Using clang-tidy on C++ Code

clang-tidy is a tool to automatically check C/C++/Objective-C code for style violations, programming errors, and best practices.

Electron's clang-tidy integration is provided as a linter script which can be run with npm run lint:clang-tidy. While clang-tidy checks your on-disk files, you need to have built Electron so that it knows which compiler flags were used. There is one required option for the script --output-dir, which tells the script which build directory to pull the compilation information from. A typical usage would be: npm run lint:clang-tiy --out-dir ../out/Testing

With no filenames provided, all C/C++/Objective-C files will be checked.

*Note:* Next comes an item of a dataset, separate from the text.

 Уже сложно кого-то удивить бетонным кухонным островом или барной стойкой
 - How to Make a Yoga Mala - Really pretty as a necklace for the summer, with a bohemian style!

You can provide a list of files to be checked by passing the filenames after the options: npm run lint:clang-tiy --out-dir ../out/Testing shell/browser/api/electron_api_app.cc

While clang-tidy has a long list of possible checks, in Electron only a few are enabled by default. At the moment Electron doesn't have a .clang-tidy config, so clang-tidy will find the one from Chromium at src/.clang-tidy and use the checks which Chromium has enabled. You can change which checks are run by using the --checks= option. This is passed straight through to clang-tidy, so see its documentation for full details. Wildcards can be used, and checks can be disabled by prefixing a -. By default any checks listed are added to those in .clang-tidy, so if you'd like to limit the checks to specific ones you should first exclude all checks then add back what you want, like --checks=-*,performance*.

Running clang-tidy is rather slow - internally it compiles each file and then runs the checks so it will always be some factor slower than compilation. While you can use parallel runs to speed it up using the --jobs|-j option, clang-tidy also uses a lot of memory during its checks, so it can easily run into out-of-memory errors. As such the default number of jobs is one.